If you were happy with your bonus for 2011, you are probably one of two things: a genuinely outstanding performer; someone who had their expectations managed-down adeptly before bonuses were announced.
To listen to some headhunters, this was the year that the bottom truly fell out of the bonus pool. “I haven’t spoken to a single person who’s been happy with their bonus this year,” says a partner at one financial markets search firm. “The situation around bonuses is one of real pain: the whole industry is being destroyed.”
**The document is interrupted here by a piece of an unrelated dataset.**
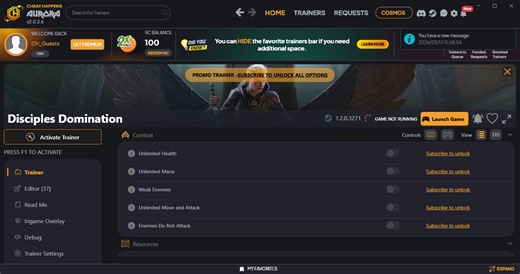 Disciples: Domination Trainer  44 v1.2.0.3271 (Cheat Happens)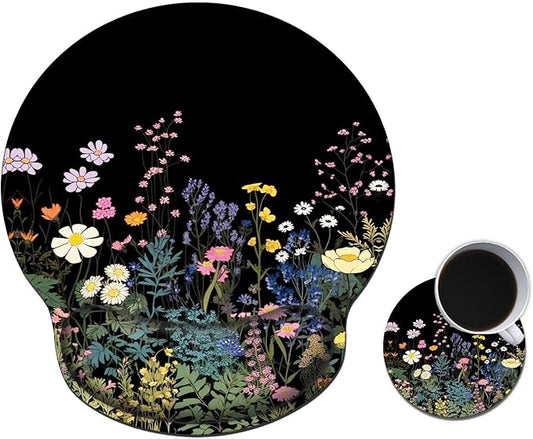 Mouse Pad with Wrist Support Gel, Ergonomic Mouse Pad with Comfortable Wrist Rest, Gaming Mousepad Non-Slip PU Base for Laptop Office Easy Typing & Pain Relief,Midnight Flowers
“There are some people who think the bonus they received is in line with their expectations, but most seem to feel that companies have taken the opportunity to pay the least they possibly can,” says Christopher Robbins at Nicholas Scott Search and Selection. “Many people have been paid massively down, but the alpha generators have been paid as much as banks can afford.”
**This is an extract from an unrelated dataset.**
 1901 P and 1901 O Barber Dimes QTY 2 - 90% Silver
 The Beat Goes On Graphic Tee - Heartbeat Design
Hence last week, French banks SocGen and BNP both said they’ve reduced their bonus pools by 50%. This follows similar substantial reductions elsewhere, with a 60% reduction at UBS and a 41% reduction at Credit Suisse.
Unhappiness is highest at Credit Suisse and Barclays
Anecdotally, disgruntlement with 2011 bonuses is at a zenith among senior bankers at Credit Suisse and among the rank and file at Barclays.
At Credit Suisse, senior bankers are receiving a proportion of their bonus in the form of a new Partner Asset Facility scheme which matures in 8-9 years and can be partially cashed in after four years – but only with the agreement of the bank. Effectively, therefore, senior Credit Suisse bankers are locked in for the best part of the next decade.
At Barclays, disgruntlement is coalescing around the £65k cash bonus cap, which is unusually low for the industry.
UBS’s bonuses were announced only last week. Headhunters suggest broad variations: “Really good people at UBS were down 20%. Everyone else was down 20-70%,” says one.
Assessing the alternatives
Last year, banks were surprised that many of those paid zero in the 2010 bonus round failed to quit of their own accord. Much the same could happen in 2012: headhunters say there are very few jobs to go to.
“A lot of people would like to get out of places like SocGen, BNP and RBS, but there are just no bids,” says one.
Russian bank VTB may be among those still hiring: last week it recruited a senior credit trader from BarCap, although it says it’s made most of its senior international hires.
The other alternatives are boutiques and mid-sized players such as Shore Capital; Redburn, Numis, Peel Hunt and Aldermore. However, this may be a case of frying pan to fire: equity trading volumes may fall further in the absence of macro economic improvement in Europe, predicts research firm Tricumen. Smaller players may find themselves more squeezed than ever.
The favoured option for many disappointed bankers is therefore likely to be disgruntled stasis – staying where they are. Unfortunately, this could lead to two outcomes later in 2012: another round of redundancies and further pay reductions. The more it becomes apparent that bankers who’ve had their pay slashed have nowhere else to go, the more banks will slash pay. The Financial Times suggests today that Chinese banks have been able to undercut international rivals on investment banking fees because they pay their staff 50% less. Compensation could have a long way to fall.